During both VCV and ITPV, the difference between end-inspiratory and end-expiratory esophageal pressure (
Pes) was measured as
an indirect index of inspiratory VT. Mean airway pressure (MAP) at
the airway opening and MAPtr were calculated by time averaging the
signals over five respiratory cycles.
Experimental Protocol
After patient preparation, we allowed 60 min of equilibration before collecting the first baseline data set. Measurements were taken before and after the RTC insertion (without flow) to detect changes on respiratory mechanics and/or gas exchange. Measurements obtained after the insertion of the RTC were considered as the baseline (B0). Thereafter, ITPV was started after switching to the pressure control mode as described, while the intratracheal flow was progressively increased to reach the same VT as during baseline VCV.
To verify baseline reproducibility and stability, each patient was returned to baseline VCV (B1). Each experimental period lasted 30 to 40 min, after which time data were collected.

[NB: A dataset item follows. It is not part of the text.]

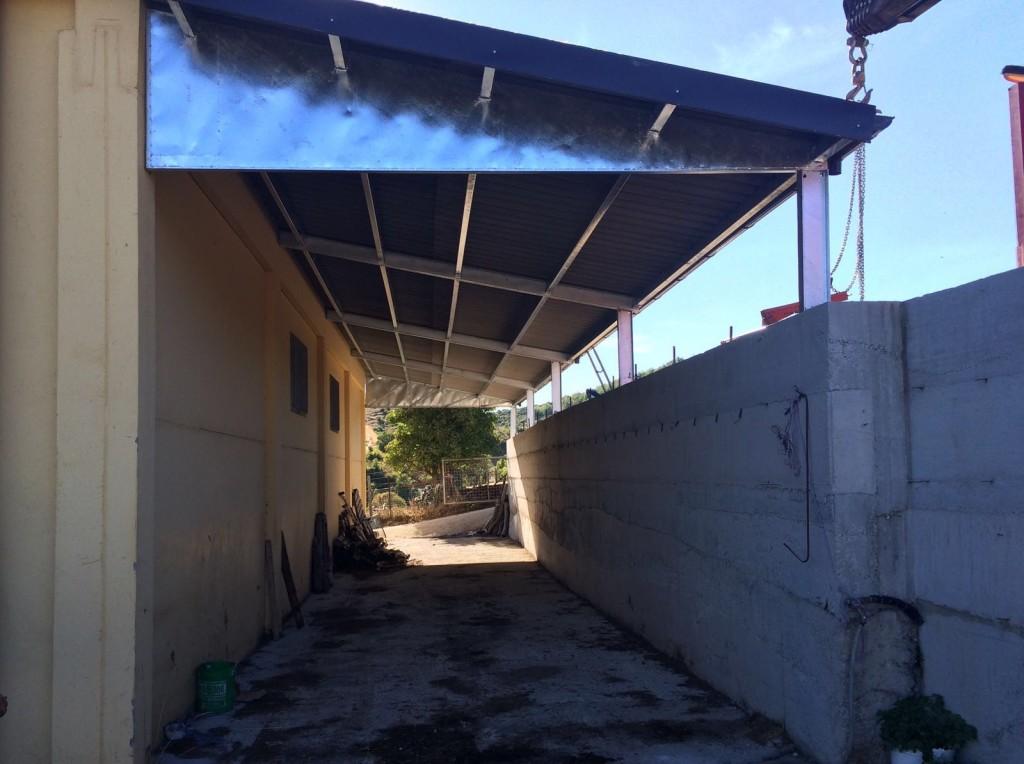 vista di una capriata in ferro zincato di una tettoia ancorata su un capannone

PEEPtr was meant to be kept constant during ITPV. FIO2 was set at 1 and was kept constant throughout the protocol, as well as RR and the I:E ratio. When available, RIP signals allowed continuous monitoring of inspired VT and EELV. Analysis of recorded data was performed when full stability of VT and PEEPtr was achieved. At each experimental stage, mixed venous and arterial blood samples were obtained and hemodynamic parameters were collected.
Statistical Analysis
Two-way analysis of variance (ANOVA) for repeated measurements was used to evaluate differences for each variable among B0, ITPV, and B1 data sets. Relationships between selected parameters were evaluated by simple regression analysis. Regression equations, when reported, are expressed with the same unit of measurement used in tables or in the text. Data are expressed as means ± SD. Probability values lower than 0.05 were considered significant.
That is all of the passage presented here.